As we head into the next generation of consoles we will be expecting games to have budgets bigger than Marvel movies, with hundreds of coders, thousands of marketers and testers, star-studded casts of actors working motion-caption, and huge open-world landscapes delivering experiences that are the size of European countries. On the complete opposite side of the coin though are those making small indie games – games that are both inventive and brilliant. So with that in mind let’s meet Dan, founder of Noobles Studio and the sole maker of the hugely impressive platformer The Taller I Grow

The Taller I Grow Review 1

The Taller I Grow first came to fruition a few years ago, with the help and encouragement of the developer’s Computer Studies teacher. Created in Unity, it has only been since the outbreak of a global pandemic where he has been able to utilise spare time to release the game onto Xbox One. I hope that makes you feel bad about what you’ve achieved in lockdown. I for one feel ashamed about my contributions to society – cheese eating and endless watching of TikTok videos. 

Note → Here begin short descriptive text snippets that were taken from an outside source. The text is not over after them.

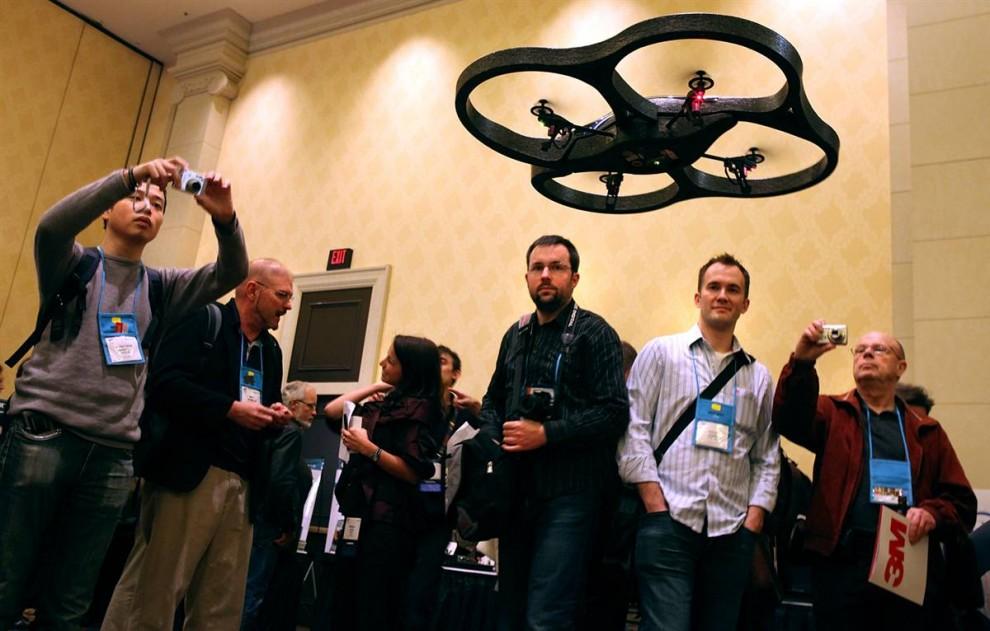 9. Посетители выставки CES смотрят на управляемую iPhone'ом летающую камеру «Parrot Air Drone» на пресс-конференции 5 января. Компания представляет свой продукт «Drone», как «убийственное приложение» для дополненной реальности. (Justin Sullivan / Getty Images)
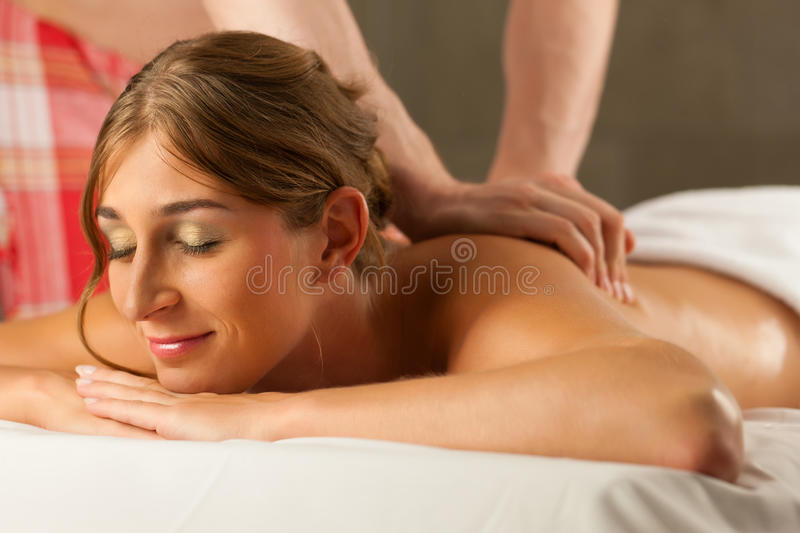 Woman enjoying wellness back massage. Woman enjoying a wellness back massage in a spa, she is very relaxed (close-up); the masseur could be her boyfriend royalty free stock image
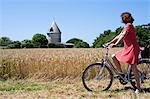 France, Charente Maritime, Ile de Re.  A tourist cycling on one of the many cycle paths that criss crosses the island stops to look at an old converted windmill outside the village of Ars en Re. MR Stock Photo - Premium Rights-Managed, Artist: AWL Images, Code: 862-06541443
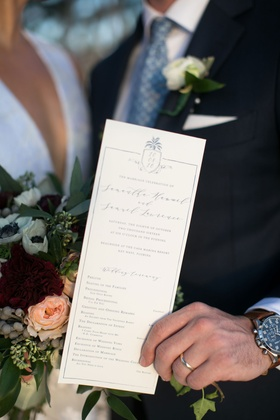 Wedding program with modern calligraphy ceremony proceedings and custom crest pineapple motif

Anyways, The Taller I Grow is a puzzle platformer that has been designed to look like it’s being played on a DOS-running computer from the 1980s. You play a little character called “Bip” who is a box-shaped sprite. From there, you are presented with a level where Bip is placed and it is up to you to help him get to a doorway to escape; a doorway which is usually on the other side of the stage. Standard stuff, eh? Well, yes and no, as what this little sprite can do – other than a small jump – is unique and pretty much the USP of the game… Bip can jump on another box, attach it to himself, and make himself taller. This mechanic can be used to make the character bigger and able to reach hard to get platforms. You can also detach the boxes at any time so they can be placed as stepping stones to higher levels, or used to block moving platforms. 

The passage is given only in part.